1. Buka konten
  2. Buka menu utama
  3. Buka situs DW lainnya

India Laporkan Lonjakan Penyelundupan Satwa Liar Eksotis

Murali Krishnan
2 Juni 2022

Penyelundupan hewan eksotis ke India meningkat pesat melalui perbatasan Bangladesh dan Myanmar. Kurangnya regulasi formal di sektor ini memungkinkan perdagangan terus berkembang.

Indien | Nashörner im Kaziranga Nationalpark
Foto: Anupam Nath/AP Photo/picture alliance

Bulan lalu, pejabat perhutanan Benggala Barat menyelamatkan tiga kanguru di hutan distrik Jalpaiguri serta menemukan sebuah bangkai kanguru.

Meskipun kanguru yang diselamatkan tersebut dikirim ke Taman Safari Benggal, pejabat margasatwa mempercayai mereka hampir pasti hewan ini lahir di fasilitas penangkaran di Asia Tenggara dan diselundupkan ke India melalui jalur darat.

Mereka merupakan hewan eksotis terakhir yang diselundupkan ke India, kemungkinan untuk dijadikan peliharaan. Penyelundupan itu mengungkap celah perdagangan satwa liar yang semakin marak di Asia Selatan.

Bagian tubuh hewan eksotis tinggi peminat 

"Ini kedua kalinya kanguru ditemukan di utara Benggala. Sebuah penyelidikan telah dimulai untuk menginvestigasi bagaimana cara hewan tersebut mencapai hutan, dan dari mana asalnya,” kata petugas divisi perhutanan Hari Krishnan kepada wartawan.

Wilayah hutan dataran rendah di Hutan Gajoldoba, tempat kanguru ditemukan, berbatasan dengan Bangladesh di bagian selatan, Nepal di timur dan Bhutan di Utara.

Konservasionis alam liar menyatakan bahwa selama bertahun-tahun, perdagangan satwa liar telah muncul sebagai bentuk kejahatan transnasional yang terorganisir yang mengancam keberadaan banyak spesies liar di seluruh dunia.

Minggu lalu, lebih dari 400 hewan eksotis, termasuk kungkang berjari tiga, berang-bereng, ular, kadal langka, dan pottos (sebuah primata kecil) disita di negara bagian timur laut Mizoram, yang berbatasan dengan Myanmar.

Seminggu sebelumnya, selama dua hari berturut-turut otoritas pabean di kota selatan Chennai menggagalkan dua upaya penyelundupan hewan liar dari Thailand.

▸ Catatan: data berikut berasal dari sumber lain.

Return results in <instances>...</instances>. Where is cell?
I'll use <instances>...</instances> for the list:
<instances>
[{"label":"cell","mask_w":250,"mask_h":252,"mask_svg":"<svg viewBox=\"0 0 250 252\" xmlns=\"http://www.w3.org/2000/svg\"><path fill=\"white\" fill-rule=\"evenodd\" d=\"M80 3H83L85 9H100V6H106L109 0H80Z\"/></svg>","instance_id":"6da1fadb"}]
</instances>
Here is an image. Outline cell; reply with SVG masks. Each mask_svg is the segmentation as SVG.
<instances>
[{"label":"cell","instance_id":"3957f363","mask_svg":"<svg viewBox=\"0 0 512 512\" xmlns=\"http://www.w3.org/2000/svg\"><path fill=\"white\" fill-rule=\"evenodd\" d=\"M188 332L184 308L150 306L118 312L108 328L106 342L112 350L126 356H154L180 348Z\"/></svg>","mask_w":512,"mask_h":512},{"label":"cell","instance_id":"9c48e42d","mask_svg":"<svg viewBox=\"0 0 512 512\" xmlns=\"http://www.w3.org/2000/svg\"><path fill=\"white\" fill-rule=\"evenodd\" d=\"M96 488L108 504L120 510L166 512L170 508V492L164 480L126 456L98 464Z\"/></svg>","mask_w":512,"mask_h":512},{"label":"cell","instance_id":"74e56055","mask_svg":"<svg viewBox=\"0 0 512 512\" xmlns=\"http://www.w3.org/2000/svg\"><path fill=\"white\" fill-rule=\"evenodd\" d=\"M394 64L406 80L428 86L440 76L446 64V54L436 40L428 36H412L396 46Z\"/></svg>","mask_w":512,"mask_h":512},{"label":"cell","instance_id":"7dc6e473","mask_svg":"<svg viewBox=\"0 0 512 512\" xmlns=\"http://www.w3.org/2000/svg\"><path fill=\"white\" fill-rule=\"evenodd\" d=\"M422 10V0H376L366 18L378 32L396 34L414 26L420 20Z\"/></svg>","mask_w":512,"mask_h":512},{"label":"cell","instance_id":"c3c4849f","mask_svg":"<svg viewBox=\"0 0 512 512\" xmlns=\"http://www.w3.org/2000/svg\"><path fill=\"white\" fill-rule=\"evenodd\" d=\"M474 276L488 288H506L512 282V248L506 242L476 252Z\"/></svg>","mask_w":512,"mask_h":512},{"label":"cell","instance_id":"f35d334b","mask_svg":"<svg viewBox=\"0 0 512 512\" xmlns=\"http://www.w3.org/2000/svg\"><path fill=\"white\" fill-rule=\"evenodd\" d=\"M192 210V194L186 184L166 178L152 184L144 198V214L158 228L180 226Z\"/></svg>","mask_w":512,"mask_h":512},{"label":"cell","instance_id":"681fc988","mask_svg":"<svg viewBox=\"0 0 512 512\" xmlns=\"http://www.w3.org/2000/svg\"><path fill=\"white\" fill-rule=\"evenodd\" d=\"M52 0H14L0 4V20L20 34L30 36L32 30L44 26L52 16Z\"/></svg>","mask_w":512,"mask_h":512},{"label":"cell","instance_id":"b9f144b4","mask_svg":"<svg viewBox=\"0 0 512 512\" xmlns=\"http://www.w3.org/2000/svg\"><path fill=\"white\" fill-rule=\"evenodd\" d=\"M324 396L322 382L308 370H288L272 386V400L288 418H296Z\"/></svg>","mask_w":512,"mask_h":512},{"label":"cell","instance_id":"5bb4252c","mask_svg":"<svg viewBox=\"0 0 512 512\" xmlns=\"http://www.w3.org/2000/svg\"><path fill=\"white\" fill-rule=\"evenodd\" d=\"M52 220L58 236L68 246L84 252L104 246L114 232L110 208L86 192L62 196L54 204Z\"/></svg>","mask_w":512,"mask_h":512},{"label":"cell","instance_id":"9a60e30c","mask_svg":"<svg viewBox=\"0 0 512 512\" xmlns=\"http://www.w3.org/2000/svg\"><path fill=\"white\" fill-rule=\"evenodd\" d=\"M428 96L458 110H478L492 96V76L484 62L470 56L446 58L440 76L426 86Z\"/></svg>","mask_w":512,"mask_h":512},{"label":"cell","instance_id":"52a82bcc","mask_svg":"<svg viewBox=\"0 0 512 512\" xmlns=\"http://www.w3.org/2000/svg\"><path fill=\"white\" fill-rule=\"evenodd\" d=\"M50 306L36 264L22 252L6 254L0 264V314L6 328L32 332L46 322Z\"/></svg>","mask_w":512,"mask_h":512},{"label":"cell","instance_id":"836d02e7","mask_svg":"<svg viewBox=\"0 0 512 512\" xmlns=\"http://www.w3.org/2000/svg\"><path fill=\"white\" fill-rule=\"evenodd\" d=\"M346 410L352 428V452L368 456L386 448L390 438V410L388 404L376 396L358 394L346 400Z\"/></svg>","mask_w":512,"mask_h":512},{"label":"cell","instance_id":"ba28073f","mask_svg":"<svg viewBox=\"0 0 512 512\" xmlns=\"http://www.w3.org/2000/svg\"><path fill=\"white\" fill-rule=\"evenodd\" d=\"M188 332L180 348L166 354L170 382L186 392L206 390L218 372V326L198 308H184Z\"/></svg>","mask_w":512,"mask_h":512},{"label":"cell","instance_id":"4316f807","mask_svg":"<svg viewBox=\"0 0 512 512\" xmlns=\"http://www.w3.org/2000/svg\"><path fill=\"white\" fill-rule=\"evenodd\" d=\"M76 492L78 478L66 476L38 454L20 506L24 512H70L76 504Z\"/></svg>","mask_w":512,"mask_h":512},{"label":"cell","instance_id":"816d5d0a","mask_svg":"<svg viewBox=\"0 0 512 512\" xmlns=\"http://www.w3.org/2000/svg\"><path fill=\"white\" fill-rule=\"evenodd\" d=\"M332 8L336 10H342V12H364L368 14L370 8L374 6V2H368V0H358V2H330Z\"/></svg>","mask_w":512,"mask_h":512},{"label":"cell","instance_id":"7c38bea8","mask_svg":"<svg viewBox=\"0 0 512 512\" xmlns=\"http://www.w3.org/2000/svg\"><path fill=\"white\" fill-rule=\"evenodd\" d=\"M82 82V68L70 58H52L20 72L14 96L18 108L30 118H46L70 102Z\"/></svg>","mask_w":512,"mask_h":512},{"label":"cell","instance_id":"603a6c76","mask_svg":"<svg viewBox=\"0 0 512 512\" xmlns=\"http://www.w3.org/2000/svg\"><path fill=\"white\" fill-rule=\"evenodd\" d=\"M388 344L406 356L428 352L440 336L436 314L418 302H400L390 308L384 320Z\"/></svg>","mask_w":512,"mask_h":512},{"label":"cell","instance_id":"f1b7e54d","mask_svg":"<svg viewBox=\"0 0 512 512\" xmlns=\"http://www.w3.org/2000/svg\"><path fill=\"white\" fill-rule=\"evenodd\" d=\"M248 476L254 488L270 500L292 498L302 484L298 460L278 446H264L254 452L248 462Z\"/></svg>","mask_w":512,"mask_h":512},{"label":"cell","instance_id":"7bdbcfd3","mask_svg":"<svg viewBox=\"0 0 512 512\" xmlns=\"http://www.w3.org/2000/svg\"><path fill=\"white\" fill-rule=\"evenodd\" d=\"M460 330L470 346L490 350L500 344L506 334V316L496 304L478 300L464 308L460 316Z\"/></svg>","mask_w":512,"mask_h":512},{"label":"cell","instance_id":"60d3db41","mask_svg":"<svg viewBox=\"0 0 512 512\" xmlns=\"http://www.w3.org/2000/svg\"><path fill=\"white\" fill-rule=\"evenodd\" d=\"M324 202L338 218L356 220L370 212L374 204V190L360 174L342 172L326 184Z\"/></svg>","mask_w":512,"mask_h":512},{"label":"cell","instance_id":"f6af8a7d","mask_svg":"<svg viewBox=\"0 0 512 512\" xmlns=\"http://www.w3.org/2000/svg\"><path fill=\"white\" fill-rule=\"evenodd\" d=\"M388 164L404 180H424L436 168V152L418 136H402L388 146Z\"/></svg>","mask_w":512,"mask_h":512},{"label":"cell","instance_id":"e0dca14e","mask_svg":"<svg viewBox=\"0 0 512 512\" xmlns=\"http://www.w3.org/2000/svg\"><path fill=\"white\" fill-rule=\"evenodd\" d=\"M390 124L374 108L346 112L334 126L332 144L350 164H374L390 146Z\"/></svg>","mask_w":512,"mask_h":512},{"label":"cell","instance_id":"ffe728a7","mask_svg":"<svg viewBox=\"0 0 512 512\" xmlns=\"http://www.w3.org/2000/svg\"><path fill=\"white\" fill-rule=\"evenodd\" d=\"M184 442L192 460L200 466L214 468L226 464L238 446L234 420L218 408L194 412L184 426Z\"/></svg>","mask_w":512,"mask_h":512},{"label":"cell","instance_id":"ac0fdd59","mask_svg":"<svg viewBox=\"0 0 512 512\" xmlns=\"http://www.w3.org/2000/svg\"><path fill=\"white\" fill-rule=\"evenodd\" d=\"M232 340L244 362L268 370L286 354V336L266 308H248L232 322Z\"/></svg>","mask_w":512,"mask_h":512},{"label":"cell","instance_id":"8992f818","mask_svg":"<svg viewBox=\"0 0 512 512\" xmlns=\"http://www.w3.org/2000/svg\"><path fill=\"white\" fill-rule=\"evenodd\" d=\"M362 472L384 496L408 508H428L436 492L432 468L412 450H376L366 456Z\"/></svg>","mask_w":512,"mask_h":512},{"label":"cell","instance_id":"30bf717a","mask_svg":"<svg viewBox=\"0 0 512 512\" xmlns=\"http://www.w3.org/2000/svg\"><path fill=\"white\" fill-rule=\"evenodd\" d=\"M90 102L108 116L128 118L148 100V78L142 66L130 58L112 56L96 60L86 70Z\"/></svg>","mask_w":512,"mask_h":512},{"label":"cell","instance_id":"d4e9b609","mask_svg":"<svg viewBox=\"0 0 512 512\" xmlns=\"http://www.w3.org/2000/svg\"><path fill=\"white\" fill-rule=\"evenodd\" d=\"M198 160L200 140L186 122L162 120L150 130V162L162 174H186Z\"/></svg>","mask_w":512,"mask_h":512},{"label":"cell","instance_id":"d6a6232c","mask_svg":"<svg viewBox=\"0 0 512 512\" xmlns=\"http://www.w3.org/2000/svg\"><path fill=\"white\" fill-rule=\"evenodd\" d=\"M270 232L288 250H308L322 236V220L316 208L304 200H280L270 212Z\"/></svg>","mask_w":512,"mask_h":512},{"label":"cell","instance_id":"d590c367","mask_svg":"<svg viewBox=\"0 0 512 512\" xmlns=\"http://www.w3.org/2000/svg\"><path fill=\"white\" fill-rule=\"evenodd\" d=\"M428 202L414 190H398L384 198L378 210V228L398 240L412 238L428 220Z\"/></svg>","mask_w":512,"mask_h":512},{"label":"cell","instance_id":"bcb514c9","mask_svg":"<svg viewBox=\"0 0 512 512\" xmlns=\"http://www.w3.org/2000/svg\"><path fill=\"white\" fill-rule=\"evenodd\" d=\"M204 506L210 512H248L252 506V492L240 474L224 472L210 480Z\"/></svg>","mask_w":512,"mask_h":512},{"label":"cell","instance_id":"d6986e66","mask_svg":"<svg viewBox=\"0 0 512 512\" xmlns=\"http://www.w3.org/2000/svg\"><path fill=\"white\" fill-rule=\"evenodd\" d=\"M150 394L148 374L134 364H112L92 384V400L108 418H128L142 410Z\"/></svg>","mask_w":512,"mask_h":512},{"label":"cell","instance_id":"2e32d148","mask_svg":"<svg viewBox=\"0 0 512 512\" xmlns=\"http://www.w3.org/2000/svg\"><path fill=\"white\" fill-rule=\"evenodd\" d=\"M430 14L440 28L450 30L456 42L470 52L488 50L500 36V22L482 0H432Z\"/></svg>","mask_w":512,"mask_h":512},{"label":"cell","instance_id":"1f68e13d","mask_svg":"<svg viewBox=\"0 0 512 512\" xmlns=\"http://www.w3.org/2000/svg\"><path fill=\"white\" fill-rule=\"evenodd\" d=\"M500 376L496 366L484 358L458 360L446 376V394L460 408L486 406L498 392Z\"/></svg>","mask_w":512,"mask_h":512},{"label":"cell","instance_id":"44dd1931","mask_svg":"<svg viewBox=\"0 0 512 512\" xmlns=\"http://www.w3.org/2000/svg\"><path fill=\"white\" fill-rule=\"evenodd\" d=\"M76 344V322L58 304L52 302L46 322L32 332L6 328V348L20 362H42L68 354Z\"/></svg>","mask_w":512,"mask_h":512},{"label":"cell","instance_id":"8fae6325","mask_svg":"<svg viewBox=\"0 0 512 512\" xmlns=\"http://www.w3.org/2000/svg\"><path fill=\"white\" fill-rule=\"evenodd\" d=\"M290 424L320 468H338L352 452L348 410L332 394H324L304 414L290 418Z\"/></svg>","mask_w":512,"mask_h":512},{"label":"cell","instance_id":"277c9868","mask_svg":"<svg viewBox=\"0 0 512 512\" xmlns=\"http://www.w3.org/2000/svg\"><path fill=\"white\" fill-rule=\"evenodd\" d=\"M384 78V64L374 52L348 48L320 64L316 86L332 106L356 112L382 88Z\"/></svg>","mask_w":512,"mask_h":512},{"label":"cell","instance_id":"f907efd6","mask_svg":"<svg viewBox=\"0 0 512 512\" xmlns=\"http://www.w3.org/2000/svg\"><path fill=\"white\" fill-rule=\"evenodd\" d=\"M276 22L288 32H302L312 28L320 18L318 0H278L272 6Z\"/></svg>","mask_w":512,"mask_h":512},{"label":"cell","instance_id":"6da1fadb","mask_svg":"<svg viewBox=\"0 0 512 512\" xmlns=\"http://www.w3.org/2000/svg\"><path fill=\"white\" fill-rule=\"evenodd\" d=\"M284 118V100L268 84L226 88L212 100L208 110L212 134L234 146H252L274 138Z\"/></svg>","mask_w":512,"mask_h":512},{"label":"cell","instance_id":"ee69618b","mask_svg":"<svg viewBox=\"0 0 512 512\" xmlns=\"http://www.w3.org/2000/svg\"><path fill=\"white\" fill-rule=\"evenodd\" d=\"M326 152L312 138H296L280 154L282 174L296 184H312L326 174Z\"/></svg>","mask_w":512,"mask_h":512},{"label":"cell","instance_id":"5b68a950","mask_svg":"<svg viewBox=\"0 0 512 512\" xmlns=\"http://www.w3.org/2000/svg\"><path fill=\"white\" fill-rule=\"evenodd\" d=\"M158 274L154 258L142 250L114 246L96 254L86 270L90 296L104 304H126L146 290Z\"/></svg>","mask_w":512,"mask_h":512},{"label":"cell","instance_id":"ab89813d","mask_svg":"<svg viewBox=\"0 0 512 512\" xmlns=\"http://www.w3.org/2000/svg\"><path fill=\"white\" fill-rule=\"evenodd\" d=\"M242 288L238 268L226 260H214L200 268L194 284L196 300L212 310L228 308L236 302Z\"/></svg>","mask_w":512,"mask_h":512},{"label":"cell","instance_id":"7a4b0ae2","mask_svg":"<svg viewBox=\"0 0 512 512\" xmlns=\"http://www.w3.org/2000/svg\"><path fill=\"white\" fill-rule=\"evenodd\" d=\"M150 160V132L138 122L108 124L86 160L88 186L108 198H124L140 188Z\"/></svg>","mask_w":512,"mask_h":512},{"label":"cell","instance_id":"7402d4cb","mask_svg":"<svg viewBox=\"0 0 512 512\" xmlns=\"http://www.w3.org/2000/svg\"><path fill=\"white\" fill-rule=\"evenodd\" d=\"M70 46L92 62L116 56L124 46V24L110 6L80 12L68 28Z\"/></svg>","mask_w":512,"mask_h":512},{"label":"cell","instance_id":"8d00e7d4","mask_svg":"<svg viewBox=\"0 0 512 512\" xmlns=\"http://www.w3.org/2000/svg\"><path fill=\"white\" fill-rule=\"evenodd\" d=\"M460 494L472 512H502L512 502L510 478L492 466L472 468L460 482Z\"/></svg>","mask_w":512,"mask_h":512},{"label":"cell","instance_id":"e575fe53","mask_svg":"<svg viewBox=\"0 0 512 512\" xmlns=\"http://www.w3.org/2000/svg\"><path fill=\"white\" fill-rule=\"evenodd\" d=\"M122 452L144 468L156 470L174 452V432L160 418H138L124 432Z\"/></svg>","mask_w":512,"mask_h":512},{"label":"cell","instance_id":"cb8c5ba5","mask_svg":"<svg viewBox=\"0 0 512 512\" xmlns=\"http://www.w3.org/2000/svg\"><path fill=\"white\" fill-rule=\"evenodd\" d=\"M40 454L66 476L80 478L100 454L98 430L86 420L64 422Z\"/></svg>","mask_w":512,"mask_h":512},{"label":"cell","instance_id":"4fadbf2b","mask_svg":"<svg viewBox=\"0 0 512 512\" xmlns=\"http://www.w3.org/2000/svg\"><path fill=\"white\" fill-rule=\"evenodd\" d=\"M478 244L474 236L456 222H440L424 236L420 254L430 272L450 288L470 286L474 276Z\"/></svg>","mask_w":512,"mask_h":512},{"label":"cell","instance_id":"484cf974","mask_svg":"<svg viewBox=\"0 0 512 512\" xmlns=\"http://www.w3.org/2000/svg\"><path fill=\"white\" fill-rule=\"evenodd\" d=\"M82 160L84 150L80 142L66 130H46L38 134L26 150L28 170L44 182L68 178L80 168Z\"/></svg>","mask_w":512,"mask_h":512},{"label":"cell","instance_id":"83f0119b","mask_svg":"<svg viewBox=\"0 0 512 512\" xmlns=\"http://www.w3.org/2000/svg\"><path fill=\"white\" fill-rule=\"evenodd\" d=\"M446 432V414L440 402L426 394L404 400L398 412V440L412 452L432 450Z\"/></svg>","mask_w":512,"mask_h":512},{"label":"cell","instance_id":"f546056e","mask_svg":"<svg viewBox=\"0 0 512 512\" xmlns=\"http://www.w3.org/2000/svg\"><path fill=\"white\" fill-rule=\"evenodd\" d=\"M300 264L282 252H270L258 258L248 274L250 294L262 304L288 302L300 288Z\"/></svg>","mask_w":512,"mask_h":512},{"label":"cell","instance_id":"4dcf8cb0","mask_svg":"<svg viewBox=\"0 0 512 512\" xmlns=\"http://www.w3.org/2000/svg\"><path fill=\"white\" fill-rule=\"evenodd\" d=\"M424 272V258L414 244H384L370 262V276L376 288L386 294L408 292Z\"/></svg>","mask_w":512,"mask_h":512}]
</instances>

Mendapat laporan, pihak berwenang mencegat seorang penumpang, yang tiba dari Bangkok. Kemudian mereka menemukan seekor landak albino dan seekor tamarin berdada merah dan bibir putih (spesies monyet seukuran tupai) dari dalam bagasinya. Dalam insiden berbeda, pihak berwenang menyelamatkan seekor sugar glider (possum) yang disembunyikan dalam sebuah wadah yang ditempatkan di dalam bagasi seorang penumpang.

"Ini adalah pasar yang menguntungkan dan penyelundupan terjadi," kata Manajer Program Wildflife Society of India Tito Joseph kepada DW. Ditambahkann, maraknya penyeludupan hewan eksotis ini lantaran tidak adanya undang-undang  yang mengatur kepemilikan, perdagangan, pengembangbiakan hewan eksotis. 

Kurangnya perlindungan hukum untuk satwa liar 

Sayangnya, perdagangan spesies eksotis tidak termasuk dalam lingkup Undang-Undang Perlindungan Satwa liar 1972. Hal ini menyebabkan celah hukum yang terbuka dalam sistem perlindungan satwa liar India, yang dimanfaatkan dengan baik oleh pihak yang terlibat di berbagai tingkat perdagangan satwa liar. Pasar perdagangan satwa liar eksotis bahkan beroperasi secara daring dan menangkap pedagang dan pemburu ilegal sejauh ini dikatakan sangat tidak efektif.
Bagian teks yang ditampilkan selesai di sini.